The risk to insurance companies of consumers demanding their money early on guaranteed savings products is increasing as early surrender penalties reduce and households’ disposable income is squeezed by the tough macroeconomic environment, Fitch Ratings says.
If European households, stretched by cuts to public expenditure, increased tax rates and low growth, demand their money back on life insurance products, insurers may have to sell assets to fund that repayment. In many cases these assets are bank and sovereign bonds of peripheral Eurozone countries, whose prices have declined since June 2011 and which may be trading well below their book value.
If the number of clients who pull their insurance products increases significantly, insurers may need to eat into their capital to fund the repayments. This would put pressure on insurers’ credit profiles.

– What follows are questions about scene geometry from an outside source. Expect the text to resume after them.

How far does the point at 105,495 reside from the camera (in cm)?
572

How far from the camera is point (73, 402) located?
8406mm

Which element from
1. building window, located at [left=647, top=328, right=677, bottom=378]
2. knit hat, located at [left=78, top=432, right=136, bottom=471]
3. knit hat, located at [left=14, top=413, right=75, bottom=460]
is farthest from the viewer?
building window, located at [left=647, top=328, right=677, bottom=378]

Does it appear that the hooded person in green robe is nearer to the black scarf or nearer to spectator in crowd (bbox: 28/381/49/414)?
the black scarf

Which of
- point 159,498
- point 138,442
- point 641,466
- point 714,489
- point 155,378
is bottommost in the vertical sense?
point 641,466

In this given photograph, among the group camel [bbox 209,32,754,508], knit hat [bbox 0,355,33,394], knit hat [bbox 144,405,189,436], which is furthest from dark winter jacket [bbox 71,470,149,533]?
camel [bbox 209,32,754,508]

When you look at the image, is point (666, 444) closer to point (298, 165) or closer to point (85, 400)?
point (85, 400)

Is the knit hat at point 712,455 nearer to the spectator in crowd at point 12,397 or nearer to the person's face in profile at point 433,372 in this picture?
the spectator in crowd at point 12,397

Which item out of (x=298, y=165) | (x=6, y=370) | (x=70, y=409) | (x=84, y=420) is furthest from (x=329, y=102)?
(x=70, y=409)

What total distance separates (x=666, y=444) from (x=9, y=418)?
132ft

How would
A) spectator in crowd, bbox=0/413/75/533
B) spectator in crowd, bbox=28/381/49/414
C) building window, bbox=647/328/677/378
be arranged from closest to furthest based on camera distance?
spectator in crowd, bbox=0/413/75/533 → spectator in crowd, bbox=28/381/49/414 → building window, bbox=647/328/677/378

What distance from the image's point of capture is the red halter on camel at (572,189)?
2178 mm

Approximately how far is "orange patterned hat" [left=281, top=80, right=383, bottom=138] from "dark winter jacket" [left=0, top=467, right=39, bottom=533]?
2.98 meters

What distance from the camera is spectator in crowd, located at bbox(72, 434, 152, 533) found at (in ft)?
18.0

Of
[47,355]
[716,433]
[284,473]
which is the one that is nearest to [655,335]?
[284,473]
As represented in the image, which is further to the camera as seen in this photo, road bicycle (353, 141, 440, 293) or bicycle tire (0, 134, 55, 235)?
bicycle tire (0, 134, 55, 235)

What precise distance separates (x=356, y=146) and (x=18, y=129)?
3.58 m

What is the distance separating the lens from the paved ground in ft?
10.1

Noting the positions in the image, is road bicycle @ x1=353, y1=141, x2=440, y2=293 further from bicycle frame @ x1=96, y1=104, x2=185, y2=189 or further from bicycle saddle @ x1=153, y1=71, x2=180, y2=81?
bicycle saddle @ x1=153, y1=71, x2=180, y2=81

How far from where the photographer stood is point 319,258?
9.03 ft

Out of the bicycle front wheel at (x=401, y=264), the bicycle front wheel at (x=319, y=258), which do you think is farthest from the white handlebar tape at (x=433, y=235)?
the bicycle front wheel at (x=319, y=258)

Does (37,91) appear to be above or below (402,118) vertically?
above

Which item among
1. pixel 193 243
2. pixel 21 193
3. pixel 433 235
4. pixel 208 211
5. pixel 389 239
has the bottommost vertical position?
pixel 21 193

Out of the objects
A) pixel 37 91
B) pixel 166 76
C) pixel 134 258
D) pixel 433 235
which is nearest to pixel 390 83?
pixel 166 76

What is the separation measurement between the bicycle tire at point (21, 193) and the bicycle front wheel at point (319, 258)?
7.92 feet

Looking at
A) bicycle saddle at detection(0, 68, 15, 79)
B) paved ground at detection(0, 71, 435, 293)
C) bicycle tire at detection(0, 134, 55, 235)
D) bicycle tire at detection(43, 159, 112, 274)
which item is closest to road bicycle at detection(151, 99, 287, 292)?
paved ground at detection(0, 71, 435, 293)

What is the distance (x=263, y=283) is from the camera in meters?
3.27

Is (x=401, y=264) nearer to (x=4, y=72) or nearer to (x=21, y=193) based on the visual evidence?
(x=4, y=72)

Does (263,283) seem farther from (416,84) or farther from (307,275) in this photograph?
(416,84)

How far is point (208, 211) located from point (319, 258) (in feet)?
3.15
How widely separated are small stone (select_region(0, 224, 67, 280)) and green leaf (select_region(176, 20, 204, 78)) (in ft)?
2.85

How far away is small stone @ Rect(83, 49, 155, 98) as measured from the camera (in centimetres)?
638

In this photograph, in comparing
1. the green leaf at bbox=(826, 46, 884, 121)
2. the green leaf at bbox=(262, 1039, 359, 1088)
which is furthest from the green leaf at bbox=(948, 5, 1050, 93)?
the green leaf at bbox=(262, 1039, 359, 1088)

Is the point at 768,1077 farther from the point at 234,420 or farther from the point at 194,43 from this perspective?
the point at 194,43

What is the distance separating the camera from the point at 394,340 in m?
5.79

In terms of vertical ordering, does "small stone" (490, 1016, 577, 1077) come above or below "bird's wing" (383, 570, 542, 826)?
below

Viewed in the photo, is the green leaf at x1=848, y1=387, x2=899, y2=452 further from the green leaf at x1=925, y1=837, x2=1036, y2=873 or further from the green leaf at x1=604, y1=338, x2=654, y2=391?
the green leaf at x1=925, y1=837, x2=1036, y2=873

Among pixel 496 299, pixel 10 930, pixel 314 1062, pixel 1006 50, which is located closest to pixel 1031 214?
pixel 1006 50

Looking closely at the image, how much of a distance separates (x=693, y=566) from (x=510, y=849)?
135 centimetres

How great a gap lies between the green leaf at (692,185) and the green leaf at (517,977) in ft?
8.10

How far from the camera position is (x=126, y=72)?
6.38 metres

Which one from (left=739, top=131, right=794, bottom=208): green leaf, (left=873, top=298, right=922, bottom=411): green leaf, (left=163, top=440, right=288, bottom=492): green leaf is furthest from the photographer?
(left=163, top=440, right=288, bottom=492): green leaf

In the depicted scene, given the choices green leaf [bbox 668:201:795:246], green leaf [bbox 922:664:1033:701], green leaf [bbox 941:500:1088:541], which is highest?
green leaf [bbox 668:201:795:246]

The problem is becoming more pressing because penalties for redeeming life insurance products early are falling. In recent years, life insurance companies have reduced early redemption penalties to make their savings products more attractive to customers. Guaranteed interest products in the 1990s paid much higher guaranteed returns and as a result could include less favourable redemption terms without reducing demand for such products.
Low interest rates mean that savings products with investment guarantees have put pressure on insurance companies’ profitability and capital. However, the increase in lapse rates is unlikely to come with an offsetting gain because it is the lower guaranteed return policies that clients will redeem, with lower surrender penalties, not the high-rate products from the 1990s.
The impact of large-scale redemptions is reduced if a life insurer has its own agency network because the agent will often move the client into a new more suitable product. This leaves the capital with the life insurance company and removes the need to sell assets.
In addition to the risk of increasing lapse rates, life insurers are seeing subdued growth in life insurance product sales because of the limited attractiveness of savings products in the current low interest rate environment.